### Exercise
Transcribe the data exactly, omitting whatever pictures it holds.
____________________
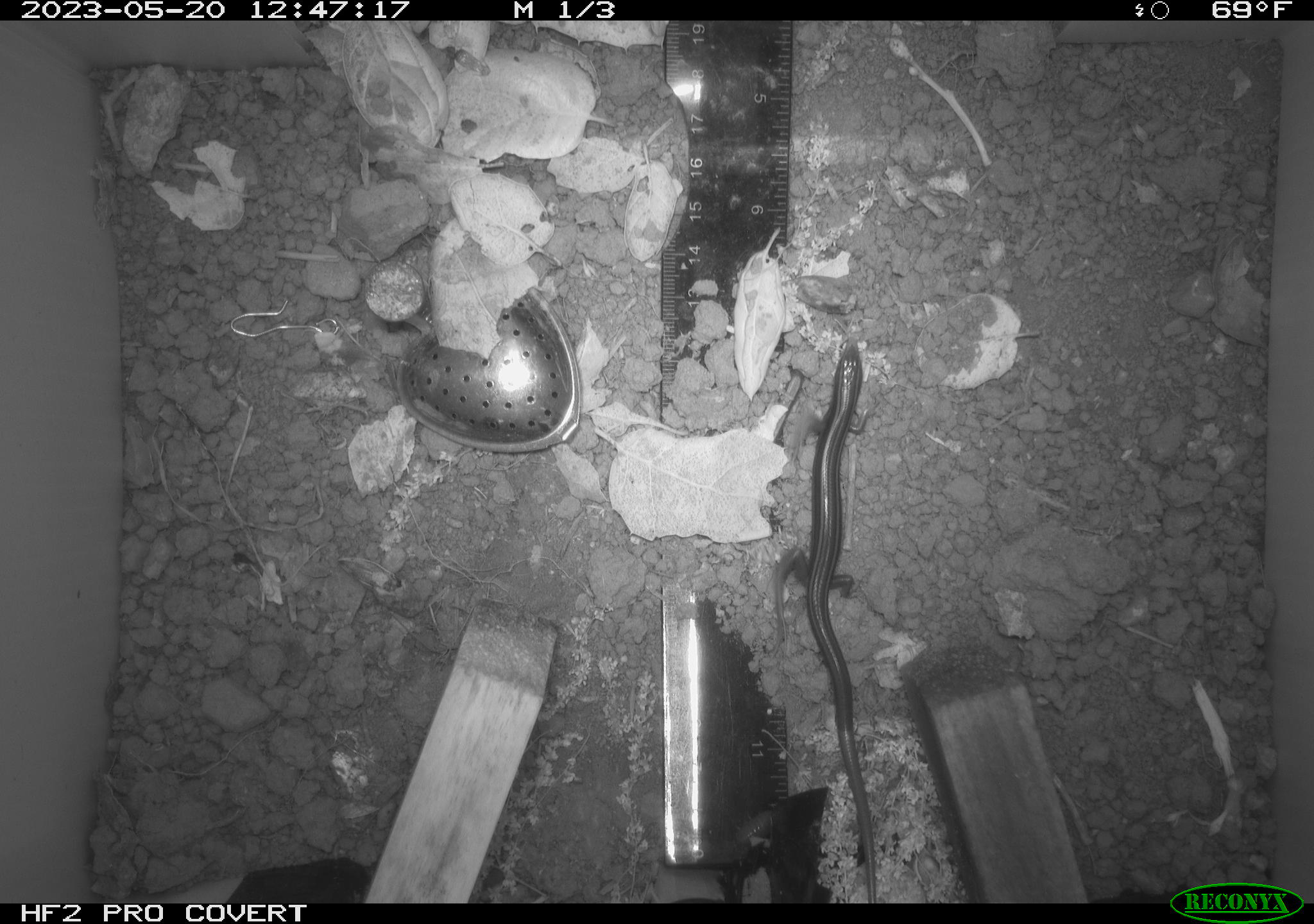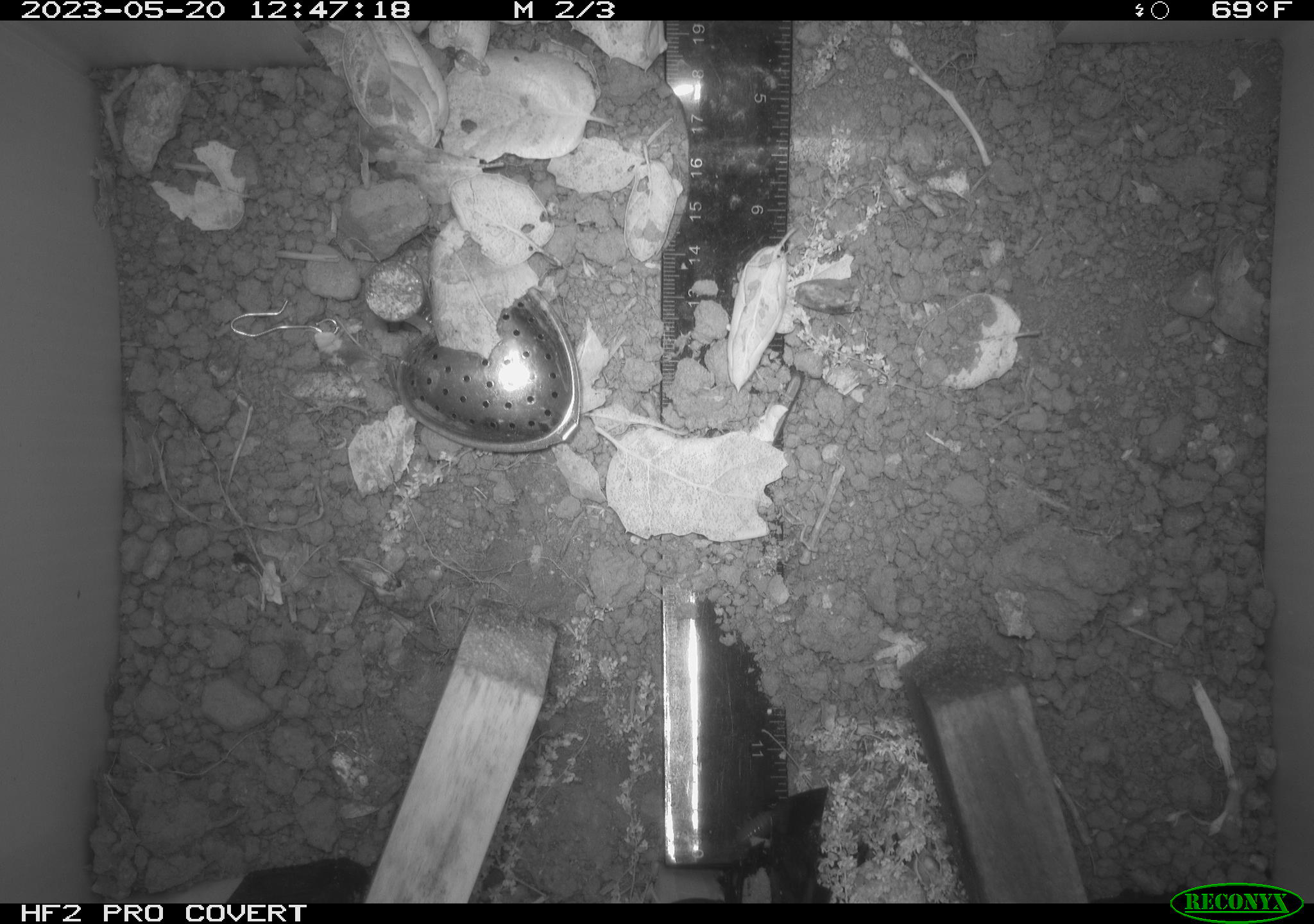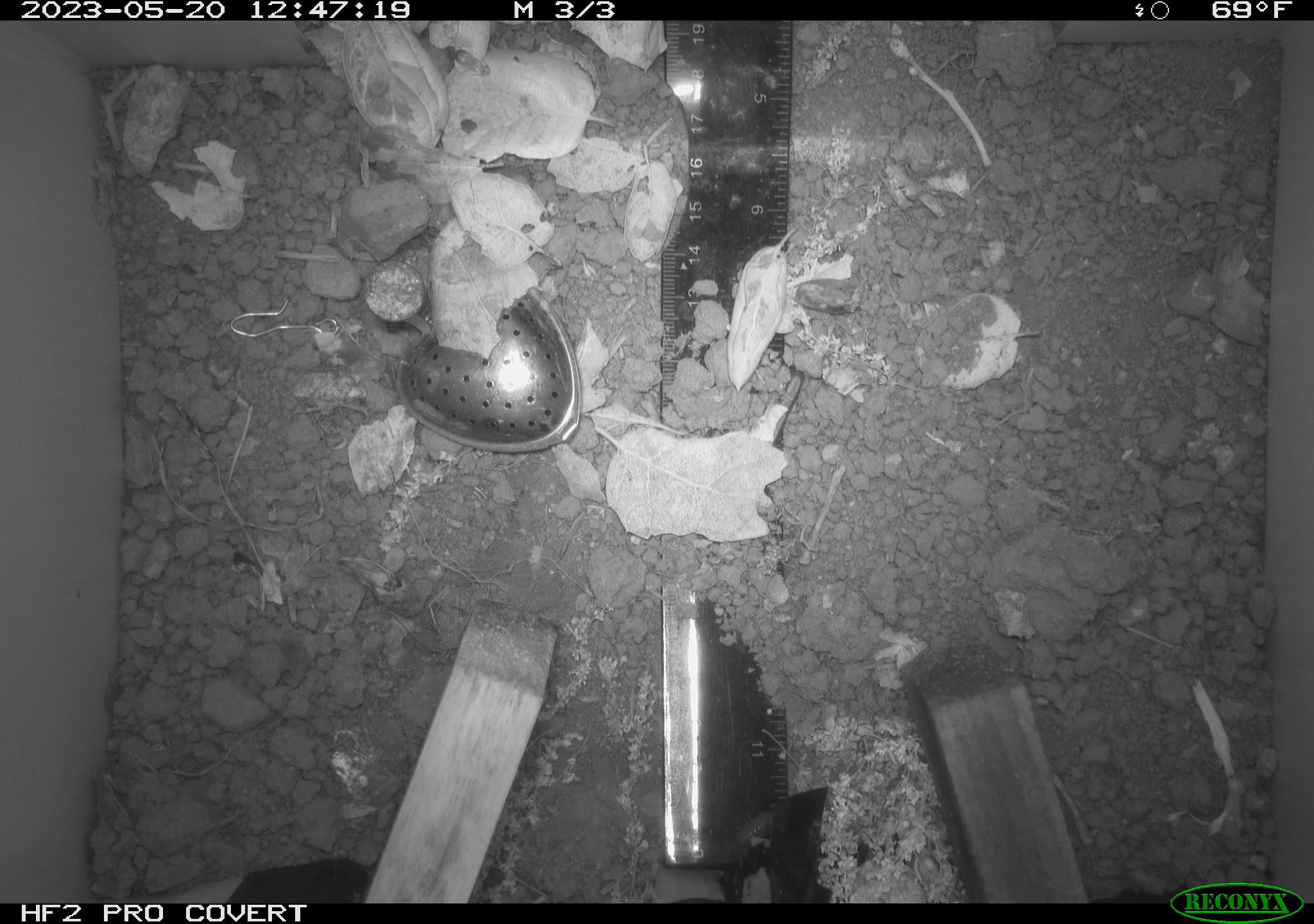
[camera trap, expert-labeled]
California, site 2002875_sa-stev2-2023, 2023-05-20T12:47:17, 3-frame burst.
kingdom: Animalia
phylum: Chordata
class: Reptilia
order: Squamata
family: Scincidae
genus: Plestiodon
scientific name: Plestiodon skiltonianus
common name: western skink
Western skink (Plestiodon skiltonianus).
____________________
### Answer section
[camera trap, expert-labeled]
California, site 2002875_sa-stev2-2023, 2023-05-20T12:47:17, 3-frame burst.
kingdom: Animalia
phylum: Chordata
class: Reptilia
order: Squamata
family: Scincidae
genus: Plestiodon
scientific name: Plestiodon skiltonianus
common name: western skink
Western skink (Plestiodon skiltonianus).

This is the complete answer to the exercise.